Heavy polluters across provinces including Hebei and Shandong, major steel-producing regions, were told to take a break, as Beijing also placed restrictions on road traffic and replaced nearly half a million flowerpots downtown to spruce up for the occasion.

The official Xinhua News Agency last month reported Chinese authorities planned to reduce air pollution in and around Beijing by as much as 40 per cent during the summit. The skies are clearer, although pollution levels have been mixed day-by day.
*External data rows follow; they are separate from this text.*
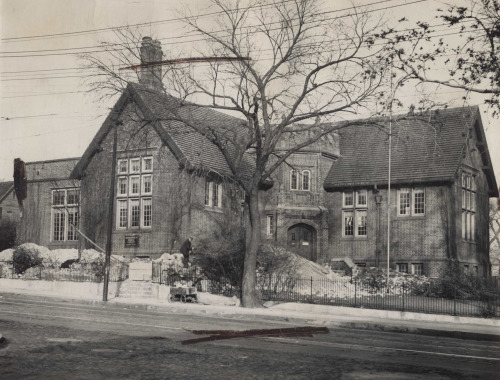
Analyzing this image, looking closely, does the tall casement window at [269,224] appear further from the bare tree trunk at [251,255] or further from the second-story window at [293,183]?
the bare tree trunk at [251,255]

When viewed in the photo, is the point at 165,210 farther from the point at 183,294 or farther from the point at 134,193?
the point at 183,294

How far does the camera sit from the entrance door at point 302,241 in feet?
132

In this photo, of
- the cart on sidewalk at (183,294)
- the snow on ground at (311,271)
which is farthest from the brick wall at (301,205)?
the cart on sidewalk at (183,294)

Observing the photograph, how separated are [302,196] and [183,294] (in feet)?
49.7

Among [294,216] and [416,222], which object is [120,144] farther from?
[416,222]

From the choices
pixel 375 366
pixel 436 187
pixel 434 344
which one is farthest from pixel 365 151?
pixel 375 366

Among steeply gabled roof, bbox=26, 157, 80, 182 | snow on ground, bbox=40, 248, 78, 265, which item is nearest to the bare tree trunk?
snow on ground, bbox=40, 248, 78, 265

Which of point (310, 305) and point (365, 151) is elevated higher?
point (365, 151)

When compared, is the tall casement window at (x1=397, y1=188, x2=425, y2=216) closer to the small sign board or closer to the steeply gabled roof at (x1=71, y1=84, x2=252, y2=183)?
the steeply gabled roof at (x1=71, y1=84, x2=252, y2=183)

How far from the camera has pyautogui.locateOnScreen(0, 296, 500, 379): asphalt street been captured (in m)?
9.71

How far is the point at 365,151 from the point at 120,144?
50.9ft

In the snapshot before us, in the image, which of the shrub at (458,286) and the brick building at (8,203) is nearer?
the shrub at (458,286)

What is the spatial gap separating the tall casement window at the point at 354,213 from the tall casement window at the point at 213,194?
8124 millimetres

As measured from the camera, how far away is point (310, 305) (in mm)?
24938
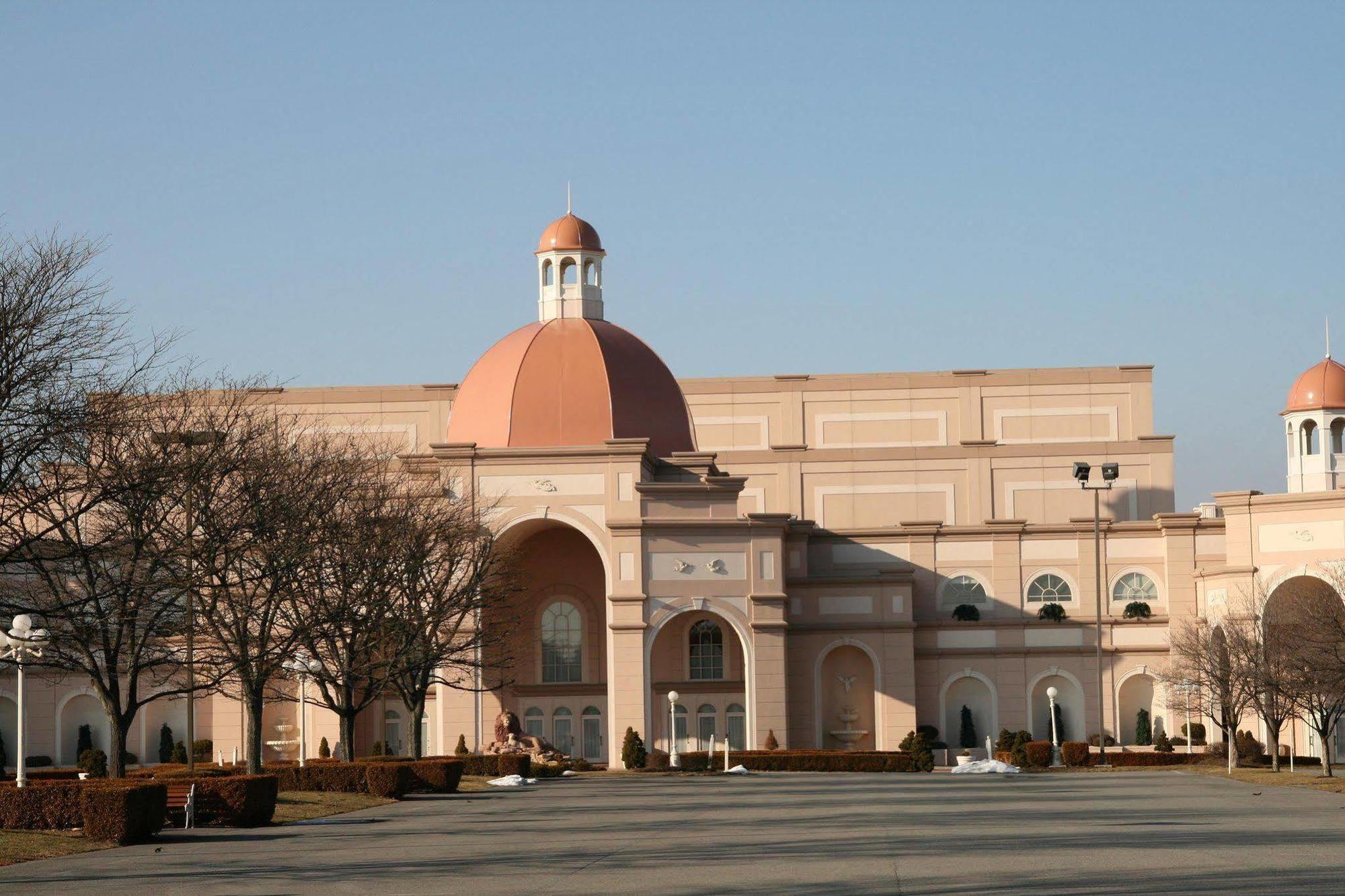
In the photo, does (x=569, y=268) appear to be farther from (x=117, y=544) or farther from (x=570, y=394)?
(x=117, y=544)

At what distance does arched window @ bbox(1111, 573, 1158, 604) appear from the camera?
74312 millimetres

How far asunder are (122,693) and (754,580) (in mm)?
22310

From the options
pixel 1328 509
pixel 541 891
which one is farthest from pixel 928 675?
pixel 541 891

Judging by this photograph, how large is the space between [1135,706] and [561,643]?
75.6ft

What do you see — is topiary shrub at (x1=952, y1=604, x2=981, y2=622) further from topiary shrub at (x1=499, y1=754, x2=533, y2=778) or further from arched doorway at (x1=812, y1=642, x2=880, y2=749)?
topiary shrub at (x1=499, y1=754, x2=533, y2=778)

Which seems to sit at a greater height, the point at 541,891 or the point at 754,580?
the point at 754,580

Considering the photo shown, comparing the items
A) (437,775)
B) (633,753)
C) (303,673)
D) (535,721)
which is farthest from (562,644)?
(437,775)

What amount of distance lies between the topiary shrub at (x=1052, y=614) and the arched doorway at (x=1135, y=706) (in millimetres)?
3475

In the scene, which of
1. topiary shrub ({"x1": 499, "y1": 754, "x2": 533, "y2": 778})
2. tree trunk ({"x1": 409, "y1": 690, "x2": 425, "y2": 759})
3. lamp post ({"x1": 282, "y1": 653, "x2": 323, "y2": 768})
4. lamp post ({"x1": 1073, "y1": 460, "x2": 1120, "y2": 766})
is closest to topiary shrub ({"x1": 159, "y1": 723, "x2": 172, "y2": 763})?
lamp post ({"x1": 282, "y1": 653, "x2": 323, "y2": 768})

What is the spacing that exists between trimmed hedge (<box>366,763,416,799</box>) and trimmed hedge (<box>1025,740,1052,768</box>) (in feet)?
96.1

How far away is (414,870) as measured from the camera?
23547 mm

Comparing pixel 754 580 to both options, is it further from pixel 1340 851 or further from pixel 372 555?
pixel 1340 851

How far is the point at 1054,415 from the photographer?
84688 mm

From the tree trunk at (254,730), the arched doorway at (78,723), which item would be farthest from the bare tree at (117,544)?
the arched doorway at (78,723)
While no official figures on the potential impact on industrial production have been released by Beijing, Australia and New Zealand Banking Group estimates steel mills with a combined annual capacity of 100 million tonnes were hit by the restrictions. That means about 4 million tonnes of steel production may have been lost — a drop in the ocean against China’s annual output of 800 million tonnes, but enough to rattle confidence in a market that is already worried about the nation’s waning appetite for iron ore.

Iron ore is down nearly 6 per cent over the past fortnight as the output restrictions took hold, trading at its lowest level since June 2009 and 44 per cent below the price the red dirt attracted at the start of the year.

As the biggest buyer of many natural resources, including copper and cotton, global investors are focused on every utterance of a Chinese official and every snippet of the country’s economic data. But even one-off events like the APEC summit, with the country finding itself under the international spotlight, can have salient consequences on the demand for and prices of some of the world’s most important commodities.

In early 2008, diesel prices rocketed on stockpiling in China ahead of the Olympic Games. The country hoarded supplies to ensure it had a backup for its unreliable power grid at a time when millions of eyes around the world were on Beijing.

That demand spike played a key role in oil’s climb to its record of $145 a barrel.

Of course, the recent steel-output cutbacks upsetting prices are only temporary. And some analysts say the impact has been more potent in terms of sentiment than real demand for the commodity.

Still, there are few bullish on its outlook and analysts are turning more sour on the outlook.

RBC Capital Markets on Sunday cut its iron-ore forecasts by 11 per cent — 16 per cent over the next three years, including slashing its 2015 expectations to $US85 a tonne from $US100 a tonne previously. ANZ has also this week cut its forecasts.

“It is a constant grind lower at the moment,” said Ian Roper, a Singapore-based analyst for broker CLSA.

Government data over the weekend showed iron-ore imports rose 17 per cent from a year earlier in October, suggesting demand for foreign ore may not be as weak as anticipated. Analysts are worried about how much steel China actually needs, though, as its exports of the finished product rise sharply.

Domestic purchases of steel have been waning due to the weak property market. China’s construction industry consumes half of its steel.

“Iron-ore demand has hit a speed bump in what was already an oversupplied market,” said Ric Ronge, a Melbourne-based fund manager at Pengana Capital. “In terms of the big picture, the environmental restrictions are a fringe issue, but without demand to clear the market any sort of recovery has been pushed out.”